_Request_.
Copy out the entries word for word, beginning at the line that contains "Is black fish" and continuing through the last line of the entries.
****************
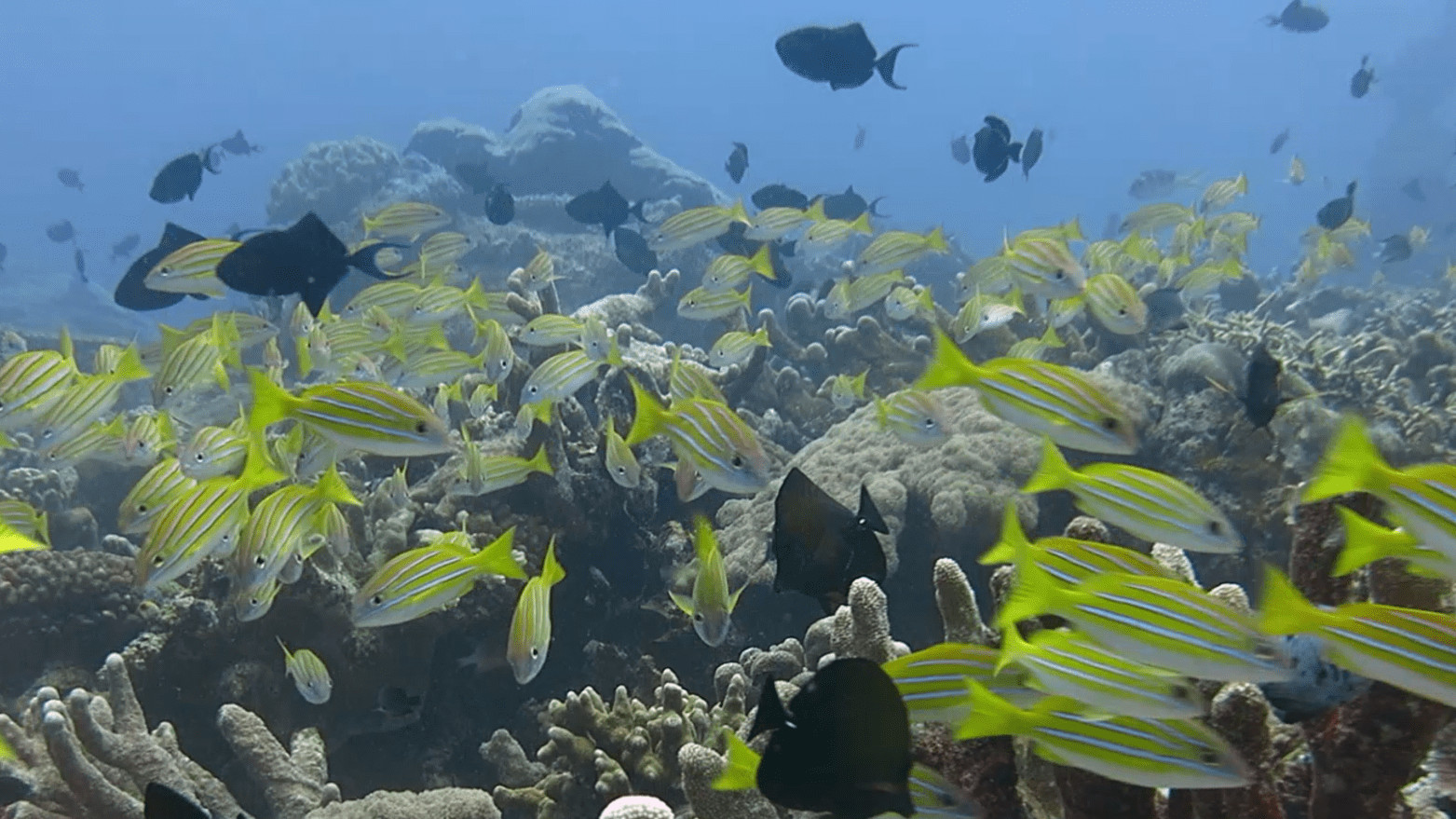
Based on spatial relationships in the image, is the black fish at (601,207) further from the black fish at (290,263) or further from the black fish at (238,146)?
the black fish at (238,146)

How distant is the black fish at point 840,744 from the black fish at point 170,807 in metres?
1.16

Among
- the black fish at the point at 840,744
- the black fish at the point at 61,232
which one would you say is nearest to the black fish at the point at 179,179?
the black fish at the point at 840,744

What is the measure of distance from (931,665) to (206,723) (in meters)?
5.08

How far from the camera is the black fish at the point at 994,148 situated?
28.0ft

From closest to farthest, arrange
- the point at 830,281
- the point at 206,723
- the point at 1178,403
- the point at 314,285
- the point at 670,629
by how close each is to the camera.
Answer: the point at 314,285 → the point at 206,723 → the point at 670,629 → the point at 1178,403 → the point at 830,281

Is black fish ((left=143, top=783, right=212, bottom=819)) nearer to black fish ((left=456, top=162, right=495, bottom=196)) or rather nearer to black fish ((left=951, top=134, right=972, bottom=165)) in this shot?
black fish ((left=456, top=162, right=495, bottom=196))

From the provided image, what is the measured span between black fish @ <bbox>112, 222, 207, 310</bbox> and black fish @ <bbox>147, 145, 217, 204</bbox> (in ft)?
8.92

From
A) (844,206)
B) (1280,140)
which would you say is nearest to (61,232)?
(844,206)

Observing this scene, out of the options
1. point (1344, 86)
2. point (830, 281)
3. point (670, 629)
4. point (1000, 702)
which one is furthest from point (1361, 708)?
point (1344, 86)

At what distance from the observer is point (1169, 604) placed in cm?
****************
_Written answer_.
Is black fish ((left=143, top=783, right=212, bottom=819)) nearer to black fish ((left=456, top=162, right=495, bottom=196)) or rather nearer to black fish ((left=951, top=134, right=972, bottom=165)) in this shot?
black fish ((left=456, top=162, right=495, bottom=196))

From the provided image, what is the measured span between black fish @ <bbox>112, 222, 207, 310</bbox> and black fish @ <bbox>147, 145, 217, 204</bbox> (in ft)?
8.92

From
A) (844,206)
B) (1280,140)
which would you say is nearest to (61,232)?
(844,206)

Observing this scene, out of the options
1. point (1344, 86)
2. point (830, 281)
3. point (670, 629)
4. point (1000, 702)
which one is furthest from point (1361, 708)?
point (1344, 86)

At what distance from the observer is point (1169, 604) placed in cm?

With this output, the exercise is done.